__Required task a__. According to the text passage on the EU seal ban, in what year did the European Union ban the import of seal products?

__Text passage__.
<<<<
The European Union’s 2009 ban on importing seal products gave little consideration to the reliance of Arctic Indigenous peoples, particularly the Inuit, on marine mammal hunts (Hennig and Caddell 2017). The ban does include an exemption for hunts carried out by Indigenous peoples whose communities traditionally pursued seals, but the market collapsed after the ban became law and directly decreased the income of Canadian and Greenlandic Inuit (Fakhri 2017). The sustainable hunting of marine mammals, especially seals, has been an integral part of Indigenous traditions and cultural identity for millennia (Hennig and Caddell 2017). In modern times, demand for seal products gave Indigenous people a platform with which to participate in a global market (Depledge 2015b). The 2009 ban eliminated this opportunity, and as a result was contested with several lawsuits before the EU and World Trade Organization (WTO) courts (Fakhri 2017). The ban was upheld by the courts, and the Canadian Inuit lost their access to the market when the commercial Atlantic seal fishery was discontinued (Herwig 2016). This paper discusses steps that may lead to a revision of the policy banning seal products from EU markets, specifically the formation of two programs: one for communicating the social and scientific reality of Indigenous seal hunts, and another for establishing clear administrative policy that would allow the Inuit to take advantage of the exemption included in the legislation. Such programs would ease the financial burden of Inuit hunters attempting to comply with EU rules while also increasing direct communication between Arctic Indigenous peoples and those making decisions with global ramifications.
>>>>
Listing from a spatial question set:
<<<<
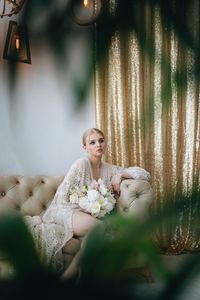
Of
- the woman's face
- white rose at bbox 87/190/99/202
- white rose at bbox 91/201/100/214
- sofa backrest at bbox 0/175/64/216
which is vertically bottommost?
white rose at bbox 91/201/100/214

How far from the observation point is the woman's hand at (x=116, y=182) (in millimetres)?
2393

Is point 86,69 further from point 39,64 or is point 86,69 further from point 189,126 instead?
point 189,126

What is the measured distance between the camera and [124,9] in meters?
0.18

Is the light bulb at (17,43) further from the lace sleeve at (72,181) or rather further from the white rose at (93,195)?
the lace sleeve at (72,181)

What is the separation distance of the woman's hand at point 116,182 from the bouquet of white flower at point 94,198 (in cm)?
19

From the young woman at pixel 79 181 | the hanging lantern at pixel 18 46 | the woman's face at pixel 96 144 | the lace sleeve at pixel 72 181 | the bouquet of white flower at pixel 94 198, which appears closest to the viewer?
the hanging lantern at pixel 18 46

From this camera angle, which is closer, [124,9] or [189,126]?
[124,9]

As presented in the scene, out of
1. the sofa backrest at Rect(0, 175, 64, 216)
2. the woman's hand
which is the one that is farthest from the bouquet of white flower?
the sofa backrest at Rect(0, 175, 64, 216)

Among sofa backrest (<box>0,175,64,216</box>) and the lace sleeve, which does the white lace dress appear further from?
sofa backrest (<box>0,175,64,216</box>)

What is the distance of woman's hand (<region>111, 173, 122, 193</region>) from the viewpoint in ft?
7.85

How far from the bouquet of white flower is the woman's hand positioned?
0.62 feet

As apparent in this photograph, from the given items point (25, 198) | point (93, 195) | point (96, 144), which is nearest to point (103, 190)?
point (93, 195)

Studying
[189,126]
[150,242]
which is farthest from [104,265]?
[189,126]

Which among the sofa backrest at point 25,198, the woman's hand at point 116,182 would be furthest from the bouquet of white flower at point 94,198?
the sofa backrest at point 25,198
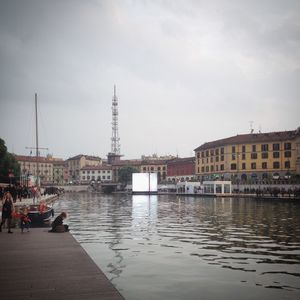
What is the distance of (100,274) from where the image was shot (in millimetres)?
11695

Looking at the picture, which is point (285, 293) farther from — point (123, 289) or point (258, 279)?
point (123, 289)

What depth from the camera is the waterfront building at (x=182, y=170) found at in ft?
530

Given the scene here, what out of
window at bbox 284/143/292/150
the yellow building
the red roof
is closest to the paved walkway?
the yellow building

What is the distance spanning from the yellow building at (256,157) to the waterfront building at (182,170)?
24505 mm

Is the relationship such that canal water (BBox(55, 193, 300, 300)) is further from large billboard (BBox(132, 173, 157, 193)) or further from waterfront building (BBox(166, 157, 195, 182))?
waterfront building (BBox(166, 157, 195, 182))

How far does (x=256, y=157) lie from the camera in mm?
122250

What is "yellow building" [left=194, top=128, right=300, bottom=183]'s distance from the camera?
4542 inches

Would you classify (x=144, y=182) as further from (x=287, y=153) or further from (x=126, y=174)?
(x=126, y=174)

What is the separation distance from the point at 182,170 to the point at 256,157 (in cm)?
5077

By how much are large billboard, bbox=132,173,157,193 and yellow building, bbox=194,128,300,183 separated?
1989 centimetres

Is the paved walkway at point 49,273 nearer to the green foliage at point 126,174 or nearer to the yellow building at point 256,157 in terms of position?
the yellow building at point 256,157

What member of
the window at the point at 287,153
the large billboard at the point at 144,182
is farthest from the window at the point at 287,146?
the large billboard at the point at 144,182

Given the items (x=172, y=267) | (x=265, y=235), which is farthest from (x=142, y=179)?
(x=172, y=267)

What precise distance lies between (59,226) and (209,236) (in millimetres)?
8625
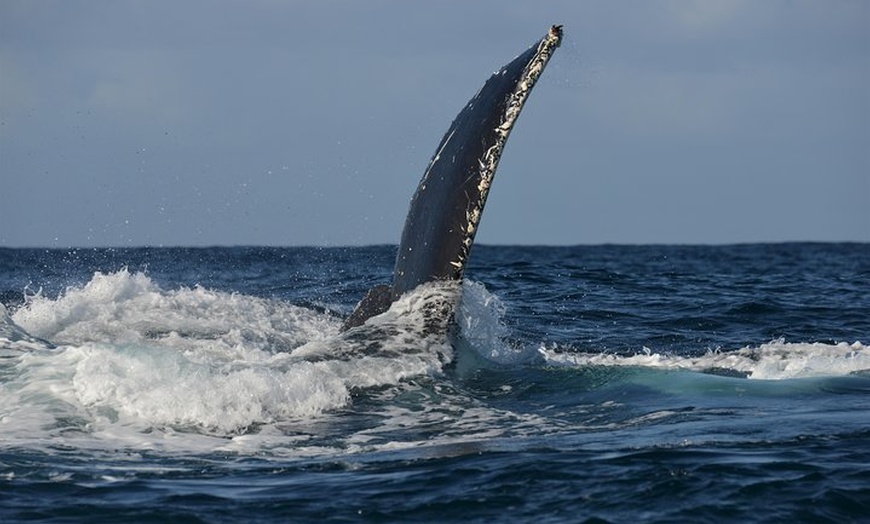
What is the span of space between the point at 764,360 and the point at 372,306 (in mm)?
4064

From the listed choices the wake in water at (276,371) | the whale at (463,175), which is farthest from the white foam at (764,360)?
the whale at (463,175)

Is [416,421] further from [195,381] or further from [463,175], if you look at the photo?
[463,175]

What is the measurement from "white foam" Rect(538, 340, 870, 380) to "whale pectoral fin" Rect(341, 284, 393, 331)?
179 centimetres

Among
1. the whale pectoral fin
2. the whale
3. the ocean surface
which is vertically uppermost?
the whale

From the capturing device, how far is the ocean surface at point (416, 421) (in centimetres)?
780

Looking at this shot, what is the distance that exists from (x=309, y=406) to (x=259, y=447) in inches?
47.0

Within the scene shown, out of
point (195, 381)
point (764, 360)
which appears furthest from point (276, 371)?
point (764, 360)

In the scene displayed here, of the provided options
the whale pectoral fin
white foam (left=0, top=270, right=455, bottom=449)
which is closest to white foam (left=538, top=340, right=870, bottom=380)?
the whale pectoral fin

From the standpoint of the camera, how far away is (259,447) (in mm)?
9609

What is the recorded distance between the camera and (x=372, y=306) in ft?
40.9

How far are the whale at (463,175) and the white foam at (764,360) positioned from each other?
7.51ft

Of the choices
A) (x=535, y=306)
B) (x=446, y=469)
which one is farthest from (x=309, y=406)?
(x=535, y=306)

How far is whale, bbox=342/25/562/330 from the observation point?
425 inches

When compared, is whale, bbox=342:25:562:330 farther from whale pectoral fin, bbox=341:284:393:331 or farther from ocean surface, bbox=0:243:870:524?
whale pectoral fin, bbox=341:284:393:331
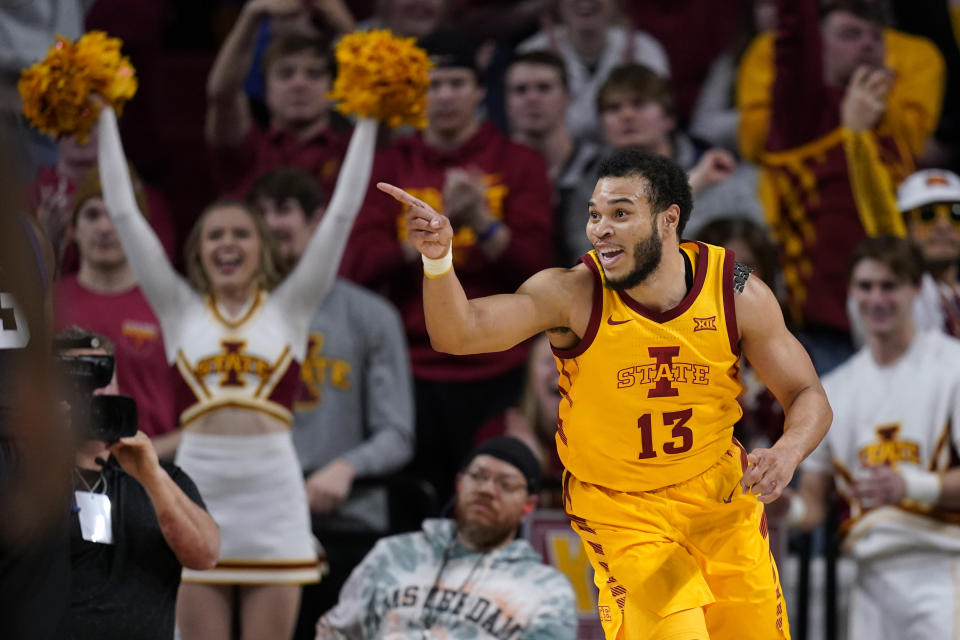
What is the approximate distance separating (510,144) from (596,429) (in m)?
3.31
>>>>
__Required task b__. Substitute "sea surface" for "ocean surface" in the listing, starting at the line that contains "When compared, is" and ending at the end of the listing, and return those lines with nothing else changed and the picture left out.

__Task response a__. 2009

__Task response b__.
When compared, is whale, bbox=342:25:562:330 farther from whale pectoral fin, bbox=341:284:393:331 or farther from sea surface, bbox=0:243:870:524?
whale pectoral fin, bbox=341:284:393:331
What is the approximate distance separating (510,144) from (596,429) (in m)?
3.31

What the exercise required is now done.